Enlèvement de Mia : le profil d'un homme clé du complotisme français pose question

Enlèvement de Mia : le profil d'un homme clé du complotisme français pose question©Panoramic

publié le lundi 19 avril 2021 à 21h46

Dans le cadre de l'enlèvement de la petite Mia, 8 ans, retrouvée saine et sauve dimanche 18 avril en Suisse, l'influence de Rémy Daillet-Wiedemann, sulfureux quinquagénaire français réfugié en Malaisie, intrigue les enquêteurs, relate Le Parisien.
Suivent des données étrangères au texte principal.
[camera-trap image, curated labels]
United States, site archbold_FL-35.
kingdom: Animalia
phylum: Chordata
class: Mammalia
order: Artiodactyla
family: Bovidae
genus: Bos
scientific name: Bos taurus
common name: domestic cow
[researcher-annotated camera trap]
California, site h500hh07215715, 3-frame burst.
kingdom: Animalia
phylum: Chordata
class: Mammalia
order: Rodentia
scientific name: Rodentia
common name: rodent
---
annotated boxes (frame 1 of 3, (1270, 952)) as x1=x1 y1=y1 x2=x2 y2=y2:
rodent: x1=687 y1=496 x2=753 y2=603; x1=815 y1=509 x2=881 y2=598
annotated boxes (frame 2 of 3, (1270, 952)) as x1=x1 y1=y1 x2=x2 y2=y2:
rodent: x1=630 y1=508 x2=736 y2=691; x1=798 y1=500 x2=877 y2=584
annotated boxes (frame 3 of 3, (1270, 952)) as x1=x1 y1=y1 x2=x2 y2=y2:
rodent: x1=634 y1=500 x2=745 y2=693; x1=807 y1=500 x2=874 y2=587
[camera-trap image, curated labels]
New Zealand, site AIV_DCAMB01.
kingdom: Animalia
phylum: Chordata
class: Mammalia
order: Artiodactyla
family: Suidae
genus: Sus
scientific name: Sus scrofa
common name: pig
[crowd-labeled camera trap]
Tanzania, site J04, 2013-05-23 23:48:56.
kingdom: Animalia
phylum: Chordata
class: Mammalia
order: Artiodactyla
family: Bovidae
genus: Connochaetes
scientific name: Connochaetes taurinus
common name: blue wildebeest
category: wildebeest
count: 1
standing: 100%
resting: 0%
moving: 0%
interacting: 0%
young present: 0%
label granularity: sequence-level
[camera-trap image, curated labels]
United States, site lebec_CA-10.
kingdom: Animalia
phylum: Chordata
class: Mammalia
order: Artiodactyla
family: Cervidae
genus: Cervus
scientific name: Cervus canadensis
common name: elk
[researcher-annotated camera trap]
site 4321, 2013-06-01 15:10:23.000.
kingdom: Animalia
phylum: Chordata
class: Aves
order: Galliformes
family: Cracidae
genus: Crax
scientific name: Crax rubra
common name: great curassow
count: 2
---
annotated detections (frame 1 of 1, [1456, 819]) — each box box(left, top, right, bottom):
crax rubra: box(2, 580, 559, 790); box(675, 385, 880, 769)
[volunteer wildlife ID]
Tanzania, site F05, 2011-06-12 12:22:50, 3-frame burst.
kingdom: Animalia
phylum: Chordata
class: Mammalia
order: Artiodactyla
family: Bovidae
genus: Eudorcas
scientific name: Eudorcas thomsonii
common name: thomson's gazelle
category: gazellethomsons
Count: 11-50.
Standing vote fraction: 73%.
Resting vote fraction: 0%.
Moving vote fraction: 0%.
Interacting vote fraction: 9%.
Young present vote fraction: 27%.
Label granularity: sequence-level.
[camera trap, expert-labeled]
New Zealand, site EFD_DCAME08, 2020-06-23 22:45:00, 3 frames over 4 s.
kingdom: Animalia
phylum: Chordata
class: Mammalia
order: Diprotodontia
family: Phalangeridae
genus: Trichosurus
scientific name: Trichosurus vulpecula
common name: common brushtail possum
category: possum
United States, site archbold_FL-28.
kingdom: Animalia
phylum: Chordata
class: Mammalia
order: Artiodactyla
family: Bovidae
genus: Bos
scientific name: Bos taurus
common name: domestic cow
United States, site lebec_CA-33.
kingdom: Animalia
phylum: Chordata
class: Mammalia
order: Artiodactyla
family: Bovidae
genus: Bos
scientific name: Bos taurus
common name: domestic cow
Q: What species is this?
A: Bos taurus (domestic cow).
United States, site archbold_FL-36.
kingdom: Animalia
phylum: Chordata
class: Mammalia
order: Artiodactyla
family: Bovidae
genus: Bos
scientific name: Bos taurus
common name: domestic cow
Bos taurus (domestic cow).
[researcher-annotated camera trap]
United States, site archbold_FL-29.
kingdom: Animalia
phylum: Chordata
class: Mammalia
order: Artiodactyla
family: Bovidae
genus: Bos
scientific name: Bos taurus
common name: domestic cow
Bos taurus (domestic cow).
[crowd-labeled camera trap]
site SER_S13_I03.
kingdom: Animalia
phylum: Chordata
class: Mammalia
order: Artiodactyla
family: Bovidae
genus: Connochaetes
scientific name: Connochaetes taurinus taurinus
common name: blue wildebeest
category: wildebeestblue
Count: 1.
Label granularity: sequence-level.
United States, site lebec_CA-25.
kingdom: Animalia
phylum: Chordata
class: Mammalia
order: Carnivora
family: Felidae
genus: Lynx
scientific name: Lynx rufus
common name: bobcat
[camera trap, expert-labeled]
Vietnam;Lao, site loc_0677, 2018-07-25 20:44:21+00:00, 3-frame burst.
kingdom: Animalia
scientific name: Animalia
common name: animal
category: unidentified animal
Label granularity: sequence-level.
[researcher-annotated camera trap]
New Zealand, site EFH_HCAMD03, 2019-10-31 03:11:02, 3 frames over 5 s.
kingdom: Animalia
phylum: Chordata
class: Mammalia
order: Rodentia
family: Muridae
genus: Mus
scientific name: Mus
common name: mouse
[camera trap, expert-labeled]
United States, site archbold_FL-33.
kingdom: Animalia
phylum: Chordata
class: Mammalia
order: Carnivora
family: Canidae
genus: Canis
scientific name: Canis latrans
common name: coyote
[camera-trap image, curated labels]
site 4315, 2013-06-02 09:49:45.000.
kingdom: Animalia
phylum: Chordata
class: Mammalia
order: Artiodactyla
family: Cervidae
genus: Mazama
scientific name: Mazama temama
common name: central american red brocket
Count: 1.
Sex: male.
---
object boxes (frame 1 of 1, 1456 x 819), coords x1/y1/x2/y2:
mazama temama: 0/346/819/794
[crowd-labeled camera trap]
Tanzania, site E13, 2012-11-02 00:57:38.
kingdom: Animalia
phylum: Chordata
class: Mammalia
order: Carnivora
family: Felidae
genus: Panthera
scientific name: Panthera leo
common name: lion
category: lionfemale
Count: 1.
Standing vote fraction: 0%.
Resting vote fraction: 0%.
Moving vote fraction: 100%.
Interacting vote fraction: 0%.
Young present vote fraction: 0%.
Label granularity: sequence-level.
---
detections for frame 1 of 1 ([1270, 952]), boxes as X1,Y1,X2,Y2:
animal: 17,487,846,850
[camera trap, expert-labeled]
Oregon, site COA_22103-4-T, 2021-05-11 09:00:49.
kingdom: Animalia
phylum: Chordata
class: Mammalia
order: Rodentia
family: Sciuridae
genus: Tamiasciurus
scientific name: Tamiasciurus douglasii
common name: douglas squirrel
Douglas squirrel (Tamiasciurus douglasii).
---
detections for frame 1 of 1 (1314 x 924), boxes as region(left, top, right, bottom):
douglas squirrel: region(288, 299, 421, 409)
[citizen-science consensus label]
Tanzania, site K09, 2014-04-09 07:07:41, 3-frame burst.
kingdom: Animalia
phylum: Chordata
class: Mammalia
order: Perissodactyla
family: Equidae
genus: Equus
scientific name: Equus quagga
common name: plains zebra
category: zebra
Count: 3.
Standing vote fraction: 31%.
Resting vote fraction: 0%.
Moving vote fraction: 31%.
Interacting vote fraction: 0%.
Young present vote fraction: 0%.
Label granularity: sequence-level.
Si la petite Mia, 8 ans, a été retrouvée dimanche 18 avril en Suisse, et ramenée à sa grand-mère, l'ombre plane toujours autour du commando qui a orchestré son enlèvement. Un homme en particulier est dans le champ de vision des investigations, rapporte Le Parisien, lundi 19 avril.

Rémy Daillet-Wiedemann est un Français réfugié en Malaisie depuis plusieurs années. Les enquêteurs le soupçonnent d'avoir influencé les personnes impliquées dans l'enlèvement. Le quotidien narre que plusieurs des gardés à vue arrêtés par les forces de l'ordre dans cette affaire ont fait des références directes au quinquagénaire. De fait, un juge a émis un mandat d'arrêt international à son endroit.


BFM TV apporte des précisions supplémentaires. Le média avance que Rémy Daillet-Wiedemann aurait planifié et financé cet enlèvement à hauteur de 3 000 euros. L'objectif aurait été de permettre la fuite vers l'étranger de Mia et de sa mère. Ces informations émanent des propos tenus lors de la garde à vue d'un des suspects, détaille BFM TV. Les fonds auraient été transférés en provenance d'un compte offshore. Lola Montemaggi aurait contacté le très controversé personnage au centre de toutes les intrigues.

Un programme pour renverser le gouvernement

"RDW" est connu des services de police et de renseignement. Il est impliqué dans une affaire d'attaque de gendarmerie à Dax, dans les Landes, en novembre dernier. L'auteur des faits a évoqué l'influence de ce chantre du complotisme sur lui. Quelques mois auparavant, détaille Le Parisien, sous pseudo, il s'est félicité de l'inscription de tags négationnistes sur une stèle mémorielle à Oradour-sur-Glane (Haute-Vienne), victime de la barbarie des SS en juin 1944. Mais le profil inquiétant de Rémy Daillet-Wiedemann ne s'arrête pas là. L'ex-président du Modem de Haute-Garonne, exclu en 2010, et fils d'un ex-député UDF, poste également des vidéos extrêmement regardées, et possède un site web avec un "programme". Le Parisien relate quelques propositions de cet homme clé de la sphère complotiste. Pêle-mêle, il appelle "au renversement du gouvernement de la République française", "à l'éviction des forces politiques et judiciaires", est contre le masque, le confinement, les vaccins, "demande la sortie de l'Europe" ainsi, qu'entre autres, "au démantèlement du réseau 5G".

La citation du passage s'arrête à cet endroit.